▶ **TEXTE ÉTUDIÉ**

Victoire la bien nommée... Après des années de combat, Julie-Victoire Daubié, militante féministe et suffragette avant l'heure, a su forcer les portes et devenir en 1861 la première Française reçue au baccalauréat, à 37 ans.

Officiellement, elle était "bachelier", le mot n'étant pas encore décliné au féminin. Car personne n'avait envisagé un seul instant que ce diplôme national mis en place un demi-siècle plus tôt par Napoléon puisse un jour venir récompenser le parcours scolaire d'une femme.

Alors qu'on célèbre le bicentenaire de sa naissance, avec notamment l'émission d'un timbre à son effigie, Julie-Victoire reste une des grandes pionnières de la lutte pour l'émancipation féminine. Reconnue dans toute l'Europe et aux Etats-Unis, traduite en anglais, elle correspondra avec George Sand, Marie d'Agoult, Alexandre Dumas fils...

▶ **LIGNES EXTRAITES**

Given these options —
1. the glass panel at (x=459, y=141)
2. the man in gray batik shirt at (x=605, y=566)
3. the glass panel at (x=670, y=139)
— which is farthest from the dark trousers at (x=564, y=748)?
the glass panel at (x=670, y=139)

▶ **EXERCICES PROPOSÉS**
a - Recopiez le passage du texte sur Julie-Victoire Daubié en commençant à "Victoire la bien" et en terminant à "Alexandre Dumas fils...".
b - D'après le texte sur Julie-Victoire Daubié, à quel âge a-t-elle été reçue au baccalauréat ?
c - Indiquez si chacune des affirmations suivantes concorde avec le texte sur Julie-Victoire Daubié, en citant les mots du texte qui le justifient : (i) le baccalauréat a été mis en place par Napoléon ; (ii) officiellement, elle portait le titre de « bachelière » ; (iii) elle n'a été reconnue qu'en France.

▶ **CORRIGÉ**
a -
Victoire la bien nommée... Après des années de combat, Julie-Victoire Daubié, militante féministe et suffragette avant l'heure, a su forcer les portes et devenir en 1861 la première Française reçue au baccalauréat, à 37 ans.

Officiellement, elle était "bachelier", le mot n'étant pas encore décliné au féminin. Car personne n'avait envisagé un seul instant que ce diplôme national mis en place un demi-siècle plus tôt par Napoléon puisse un jour venir récompenser le parcours scolaire d'une femme.

Alors qu'on célèbre le bicentenaire de sa naissance, avec notamment l'émission d'un timbre à son effigie, Julie-Victoire reste une des grandes pionnières de la lutte pour l'émancipation féminine. Reconnue dans toute l'Europe et aux Etats-Unis, traduite en anglais, elle correspondra avec George Sand, Marie d'Agoult, Alexandre Dumas fils...

b - À 37 ans.

c -
(i) Oui : « ce diplôme national mis en place un demi-siècle plus tôt par Napoléon ».
(ii) Non : « Officiellement, elle était "bachelier", le mot n'étant pas encore décliné au féminin. »
(iii) Non : « Reconnue dans toute l'Europe et aux Etats-Unis ».